In the neighboring village of Combettes suffering was certainly much greater, for in these sordid hovels the people led the existence of domestic animals, except that they subsisted on soup — the Lenfants with their son Arsène and their daughter Olympe, the Yvonnots, who had also two children, Eugenie and Nicolas, all lived like swine in a filthy sty of poverty, aggravating their ills by mutual hatred. Luc listened, observed, and analyzed that social hell, saying to himself that the solution of the problem was, nevertheless, to be found there, for whenever society should be reconstructed, it would be absolutely necessary to turn to the earth herself, the eternal nurse, the common mother, who alone could assure to men their daily bread.

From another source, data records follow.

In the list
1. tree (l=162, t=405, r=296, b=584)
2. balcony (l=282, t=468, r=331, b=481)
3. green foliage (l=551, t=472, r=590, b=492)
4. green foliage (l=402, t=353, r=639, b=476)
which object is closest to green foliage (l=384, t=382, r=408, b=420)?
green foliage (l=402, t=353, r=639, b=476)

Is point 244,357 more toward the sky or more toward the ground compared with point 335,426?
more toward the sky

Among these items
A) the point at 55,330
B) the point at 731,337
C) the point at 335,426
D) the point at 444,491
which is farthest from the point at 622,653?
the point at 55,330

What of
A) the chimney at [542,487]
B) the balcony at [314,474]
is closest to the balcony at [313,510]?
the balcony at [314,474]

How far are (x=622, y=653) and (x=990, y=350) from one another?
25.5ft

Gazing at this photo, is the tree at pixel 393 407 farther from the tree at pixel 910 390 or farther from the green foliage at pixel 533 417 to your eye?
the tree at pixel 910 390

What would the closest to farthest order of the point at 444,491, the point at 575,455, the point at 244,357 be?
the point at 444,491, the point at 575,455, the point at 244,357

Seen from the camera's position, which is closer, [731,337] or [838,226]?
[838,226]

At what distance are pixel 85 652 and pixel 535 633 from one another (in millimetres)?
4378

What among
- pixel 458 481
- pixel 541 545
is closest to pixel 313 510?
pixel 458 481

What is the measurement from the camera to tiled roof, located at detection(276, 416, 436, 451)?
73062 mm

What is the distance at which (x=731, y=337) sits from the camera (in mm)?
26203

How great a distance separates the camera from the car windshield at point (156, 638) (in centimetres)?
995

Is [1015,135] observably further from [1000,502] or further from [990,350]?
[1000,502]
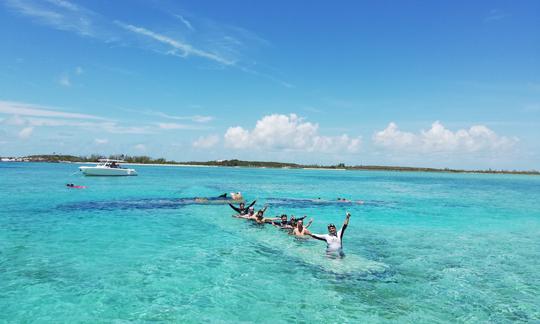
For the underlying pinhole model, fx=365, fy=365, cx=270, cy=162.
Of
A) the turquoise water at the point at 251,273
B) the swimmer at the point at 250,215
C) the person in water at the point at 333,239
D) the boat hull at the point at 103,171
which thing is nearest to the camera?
the turquoise water at the point at 251,273

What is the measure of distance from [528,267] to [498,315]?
775 cm

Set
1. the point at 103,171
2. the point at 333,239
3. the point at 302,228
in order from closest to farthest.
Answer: the point at 333,239 → the point at 302,228 → the point at 103,171

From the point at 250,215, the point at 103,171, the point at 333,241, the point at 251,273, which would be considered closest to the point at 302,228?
the point at 333,241

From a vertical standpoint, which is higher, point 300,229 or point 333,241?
point 333,241

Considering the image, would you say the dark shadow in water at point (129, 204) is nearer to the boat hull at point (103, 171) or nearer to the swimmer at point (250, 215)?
the swimmer at point (250, 215)

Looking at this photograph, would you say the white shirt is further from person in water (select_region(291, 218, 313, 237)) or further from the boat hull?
the boat hull

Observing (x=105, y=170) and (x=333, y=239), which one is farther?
(x=105, y=170)

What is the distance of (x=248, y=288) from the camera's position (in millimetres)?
13594

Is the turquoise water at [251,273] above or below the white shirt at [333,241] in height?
below

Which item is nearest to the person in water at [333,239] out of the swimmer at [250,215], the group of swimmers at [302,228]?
the group of swimmers at [302,228]

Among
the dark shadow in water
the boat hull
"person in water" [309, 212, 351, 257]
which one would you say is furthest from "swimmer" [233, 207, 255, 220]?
the boat hull

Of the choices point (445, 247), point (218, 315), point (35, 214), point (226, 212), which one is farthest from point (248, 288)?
point (35, 214)

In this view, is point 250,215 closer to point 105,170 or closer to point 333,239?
point 333,239

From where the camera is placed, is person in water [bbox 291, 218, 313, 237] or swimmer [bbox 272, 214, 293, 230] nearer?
person in water [bbox 291, 218, 313, 237]
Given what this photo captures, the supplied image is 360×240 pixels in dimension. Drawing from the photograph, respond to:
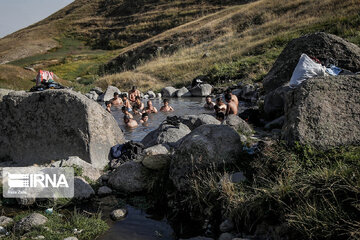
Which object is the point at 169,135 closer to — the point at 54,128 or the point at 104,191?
the point at 104,191

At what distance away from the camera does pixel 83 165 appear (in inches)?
297

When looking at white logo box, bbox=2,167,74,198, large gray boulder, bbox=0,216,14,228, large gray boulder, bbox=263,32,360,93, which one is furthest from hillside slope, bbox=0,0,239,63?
large gray boulder, bbox=0,216,14,228

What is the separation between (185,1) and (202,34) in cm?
4024

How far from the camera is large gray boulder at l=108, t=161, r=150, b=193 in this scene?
22.6 feet

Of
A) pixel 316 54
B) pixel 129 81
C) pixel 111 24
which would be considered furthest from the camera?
pixel 111 24

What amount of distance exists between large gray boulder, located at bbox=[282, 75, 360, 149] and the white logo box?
452 cm

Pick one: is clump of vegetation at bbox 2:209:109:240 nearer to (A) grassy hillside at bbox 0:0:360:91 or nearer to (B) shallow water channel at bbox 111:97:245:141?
(B) shallow water channel at bbox 111:97:245:141

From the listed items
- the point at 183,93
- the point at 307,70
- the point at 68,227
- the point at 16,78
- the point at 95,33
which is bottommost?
the point at 183,93

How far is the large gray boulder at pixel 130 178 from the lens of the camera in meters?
6.89

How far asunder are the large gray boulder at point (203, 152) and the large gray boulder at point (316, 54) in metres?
8.11

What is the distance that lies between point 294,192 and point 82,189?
14.0 ft

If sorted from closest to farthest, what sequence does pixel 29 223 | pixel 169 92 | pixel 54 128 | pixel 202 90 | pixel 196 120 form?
pixel 29 223 → pixel 54 128 → pixel 196 120 → pixel 202 90 → pixel 169 92


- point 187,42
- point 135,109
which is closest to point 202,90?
point 135,109

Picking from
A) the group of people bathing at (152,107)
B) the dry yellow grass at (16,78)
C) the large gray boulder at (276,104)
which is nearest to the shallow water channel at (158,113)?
the group of people bathing at (152,107)
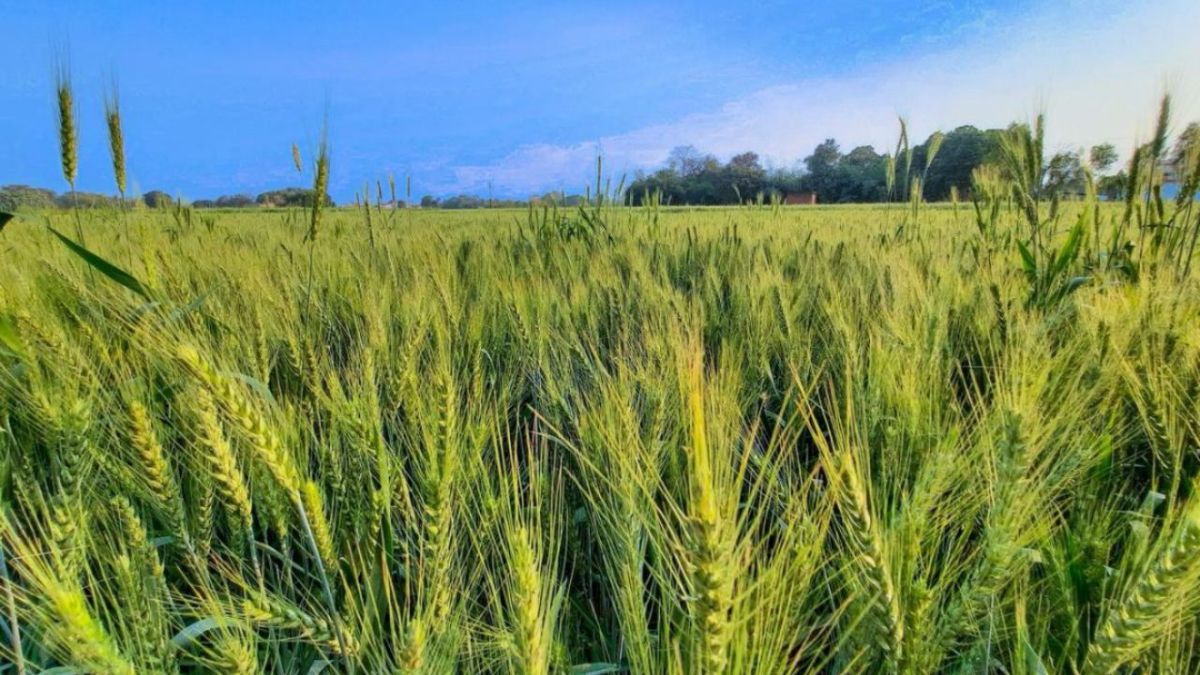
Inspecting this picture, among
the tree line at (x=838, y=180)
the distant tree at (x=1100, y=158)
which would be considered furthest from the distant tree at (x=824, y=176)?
the distant tree at (x=1100, y=158)

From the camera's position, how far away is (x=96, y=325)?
1.23 metres

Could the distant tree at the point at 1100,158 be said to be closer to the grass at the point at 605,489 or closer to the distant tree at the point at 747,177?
the grass at the point at 605,489

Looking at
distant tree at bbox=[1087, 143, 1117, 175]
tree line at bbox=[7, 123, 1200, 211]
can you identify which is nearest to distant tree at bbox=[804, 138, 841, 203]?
tree line at bbox=[7, 123, 1200, 211]

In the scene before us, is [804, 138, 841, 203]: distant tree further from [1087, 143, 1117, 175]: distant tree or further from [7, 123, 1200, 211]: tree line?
[1087, 143, 1117, 175]: distant tree

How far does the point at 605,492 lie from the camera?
87 centimetres

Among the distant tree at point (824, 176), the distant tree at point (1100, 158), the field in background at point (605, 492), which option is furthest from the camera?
the distant tree at point (824, 176)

On leaving the farm, Boisgelin said to Feuillat:

“Then you will think over it, my good man? The soil has improved; it is only fair that I should profit by it.”

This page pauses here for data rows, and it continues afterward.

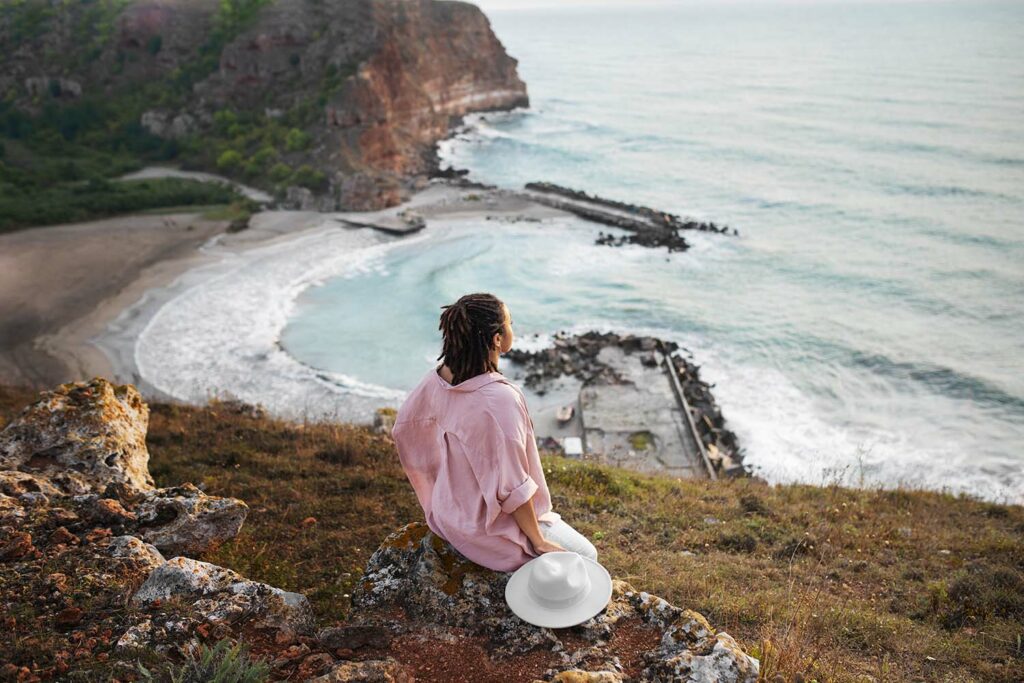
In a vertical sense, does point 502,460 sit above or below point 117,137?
below

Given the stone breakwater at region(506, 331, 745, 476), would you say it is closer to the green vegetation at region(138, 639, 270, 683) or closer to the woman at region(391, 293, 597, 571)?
the woman at region(391, 293, 597, 571)

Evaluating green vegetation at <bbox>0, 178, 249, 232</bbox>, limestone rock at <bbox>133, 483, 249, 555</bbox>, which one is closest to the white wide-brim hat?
limestone rock at <bbox>133, 483, 249, 555</bbox>

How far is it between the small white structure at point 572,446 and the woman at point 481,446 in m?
12.9

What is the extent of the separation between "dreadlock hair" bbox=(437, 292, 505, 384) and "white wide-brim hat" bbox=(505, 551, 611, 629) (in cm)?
116

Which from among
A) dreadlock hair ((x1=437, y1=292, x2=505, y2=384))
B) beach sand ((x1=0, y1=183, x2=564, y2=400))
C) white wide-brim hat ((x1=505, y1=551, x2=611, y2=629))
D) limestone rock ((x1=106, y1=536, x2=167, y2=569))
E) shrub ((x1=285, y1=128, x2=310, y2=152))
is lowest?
beach sand ((x1=0, y1=183, x2=564, y2=400))

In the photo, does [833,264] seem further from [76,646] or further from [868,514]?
[76,646]

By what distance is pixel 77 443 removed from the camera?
21.4 ft

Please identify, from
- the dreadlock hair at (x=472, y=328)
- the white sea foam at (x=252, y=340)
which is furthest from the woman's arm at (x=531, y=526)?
the white sea foam at (x=252, y=340)

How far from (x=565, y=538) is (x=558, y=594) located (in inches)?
19.1

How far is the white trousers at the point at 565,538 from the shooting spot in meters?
4.36

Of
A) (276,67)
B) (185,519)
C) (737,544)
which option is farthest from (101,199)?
(737,544)

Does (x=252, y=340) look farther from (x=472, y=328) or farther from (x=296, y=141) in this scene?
(x=296, y=141)

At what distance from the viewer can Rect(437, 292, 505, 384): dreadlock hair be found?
13.0ft

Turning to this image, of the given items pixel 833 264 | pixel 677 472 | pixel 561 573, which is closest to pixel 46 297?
pixel 677 472
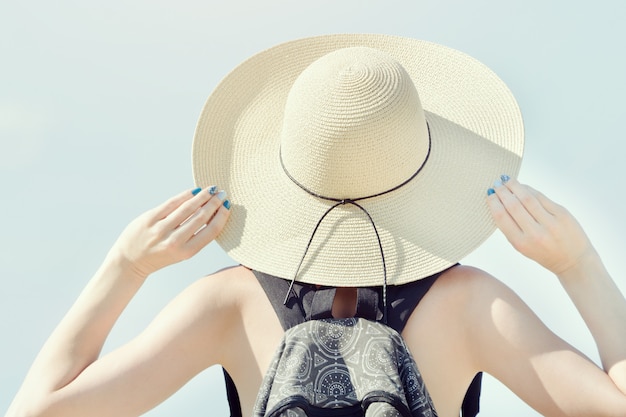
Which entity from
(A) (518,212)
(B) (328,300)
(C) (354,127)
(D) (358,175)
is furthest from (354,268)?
(A) (518,212)

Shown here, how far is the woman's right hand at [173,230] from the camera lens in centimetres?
246

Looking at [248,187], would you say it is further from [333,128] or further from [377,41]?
[377,41]

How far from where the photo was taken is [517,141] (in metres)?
2.64

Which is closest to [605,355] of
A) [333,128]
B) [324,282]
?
[324,282]

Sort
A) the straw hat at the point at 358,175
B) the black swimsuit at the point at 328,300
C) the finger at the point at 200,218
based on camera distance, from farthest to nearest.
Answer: the finger at the point at 200,218 → the straw hat at the point at 358,175 → the black swimsuit at the point at 328,300

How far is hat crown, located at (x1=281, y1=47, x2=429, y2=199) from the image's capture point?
235 centimetres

“Oh, the matter is settled, monsieur,” answered the farmer. “I may as well perish of hunger on the road as on your property.”

In returning to Guerdache the ladies and gentlemen took a different road through the park; it was more solitary and more shaded than that by which they had come, and different groups formed themselves. The sub-prefect and Leonore lingered behind, and soon found themselves the rear of the party, at a considerable distance from the rest, and were quite contented to converse placidly on terms of established intimacy. Boisgelin and Fernande by degrees separated themselves from the rest, and finally disappeared, as if they had mistaken their way, misled by cross paths, in their absorbing conversation. The two husbands, Gourier and Delaveau, quietly continued their walk along the principal road, discussing an article on the close of the strike which had appeared in the
Journal de Beauclair,
a newspaper which had about five hundred subscribers, and which was published by a man named Lebleu, a clerical bookseller in a small way. To this paper the Abbé Marie and Captain Jollivet both contributed articles. The mayor regretted that religion should have been brought into the affair, although he approved highly, as did the manager of the Pit, of the song of triumph, in which the victory of capital over labor had been celebrated in the paper in lyrical style. Luc, who walked beside them, was bored by their conversation, and at last, getting tired of it, he manoeuvred in such a way as to leave them at a distance, and then he struck into the woods, being sure that he should be able to reach Guerdache in the end.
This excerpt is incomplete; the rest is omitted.